O Ministério Público afirmou estar acompanhando de perto desde quando a denúncia foi aportada. “Não tenho dúvidas de que estamos diante do maior esquema de corrupção eleitoral em Vitória da Conquista”, declarou o promotor de Justiça Beneval Santos Mutim, titular da 4ª Promotoria de Justiça da Comarca, que atua na área de tutela dos interesses difusos e coletivos (meio ambiente, consumidor, deficientes e idosos, fundações e habilitação e urbanismo), durante coletiva de imprensa no último dia 30 de agosto, na sede da Delegacia Regional da Polícia Federal em Vitória da Conquista.
Outro Lado
A Prefeitura Municipal de Vitória da Conquista foi procurada pela reportagem do JS, por meio da Secretaria Municipal de Comunicação Social, mas até o fechamento desta edição não se posicionou a respeito das eventuais providências que serão adotadas em relação às suspeitas de possíveis irregularidades que teriam sido praticadas no processo licitatório da concessão dos serviços públicos de estacionamento pago na cidade.
O Governo Municipal também não se pronunciou sobre a medida cautelar de afastamento do coordenador do Núcleo de Tecnologia da Informação, órgão vinculado ao Gabinete Civil, Antônio Lauro Gomes de Oliveira.
Em nota, a empresa gestora da concessionária dos serviços públicos de estacionamento rotativo pago [Estacionamento Digital/Consórcio Rotativo Vitória da Conquista] sediada no Rio de Janeiro (RJ), declarou que “o relatório apresentado pelo delegado [Rodrigo Souza Kolbe] e que deu causa à Operação não descreve qualquer fraude no procedimento licitatório vencido”. A empresa ainda afirmou desconhecer o que seja uma “participação extra”, capaz de colocar em xeque o procedimento licitatório. “Todos os contratos do consórcio estão amparados em farta documentação legal. Não existe qualquer irregularidade envolvendo a empresa e seus sócios. Em verdade, o relatório apresentado está fundado em dados inverídicos, os quais serão apontados em requerimento que será levado à consideração da Justiça no momento oportuno”, concluiu.

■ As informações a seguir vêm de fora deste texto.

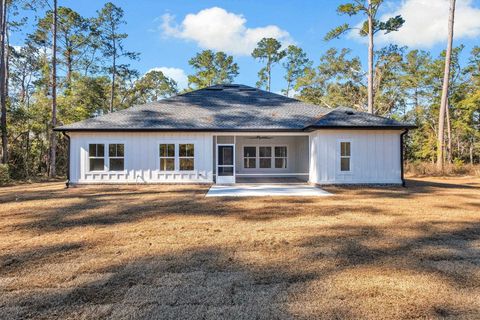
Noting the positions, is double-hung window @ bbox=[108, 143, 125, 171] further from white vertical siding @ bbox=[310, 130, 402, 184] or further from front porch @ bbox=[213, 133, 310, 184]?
white vertical siding @ bbox=[310, 130, 402, 184]

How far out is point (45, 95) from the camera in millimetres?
23516

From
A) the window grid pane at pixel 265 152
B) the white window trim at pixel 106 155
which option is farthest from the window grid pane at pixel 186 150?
the window grid pane at pixel 265 152

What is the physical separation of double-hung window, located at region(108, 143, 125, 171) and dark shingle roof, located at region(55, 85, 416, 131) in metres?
0.92

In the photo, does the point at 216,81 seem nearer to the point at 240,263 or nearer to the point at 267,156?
the point at 267,156

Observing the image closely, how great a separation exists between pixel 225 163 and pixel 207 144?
138 centimetres

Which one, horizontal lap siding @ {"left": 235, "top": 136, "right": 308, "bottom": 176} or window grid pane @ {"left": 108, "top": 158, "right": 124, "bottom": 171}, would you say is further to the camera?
horizontal lap siding @ {"left": 235, "top": 136, "right": 308, "bottom": 176}

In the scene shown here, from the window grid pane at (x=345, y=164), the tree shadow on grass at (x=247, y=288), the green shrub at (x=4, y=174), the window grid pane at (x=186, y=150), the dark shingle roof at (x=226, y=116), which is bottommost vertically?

A assessoria da gestão do ex-prefeito Guilherme Menezes de Andrade (PT) se posicionou alegando tratar-se de investigação de crimes eleitorais sem qualquer vinculação com a gestão anterior da Prefeitura de Vitória da Conquista. “Não se tem notícia de nenhum servidor ou gestor vinculado à Administração anterior que tenha sido sequer notificado sobre qualquer ato que seja objeto de investigação no inquérito questionado”, pontua a nota.
Saiba +
O nome da Operação da Polícia Federal, Condotiere, é uma alusão à obra de Nicolau Maquiavel – O Príncipe – que trata das teorias políticas mais elaboradas pelo pensamento humano, servindo de guia para como se chegar e manter-se no poder. Os “condotieri” (mercenários), citados na obra, eram contratados pelos governantes da época com o intuito de obter conquistas territoriais na Península Itálica do século XVI, utilizando-se de força ilegítima e sem qualquer ética política, sob o argumento de que “os fins justificam os meios”.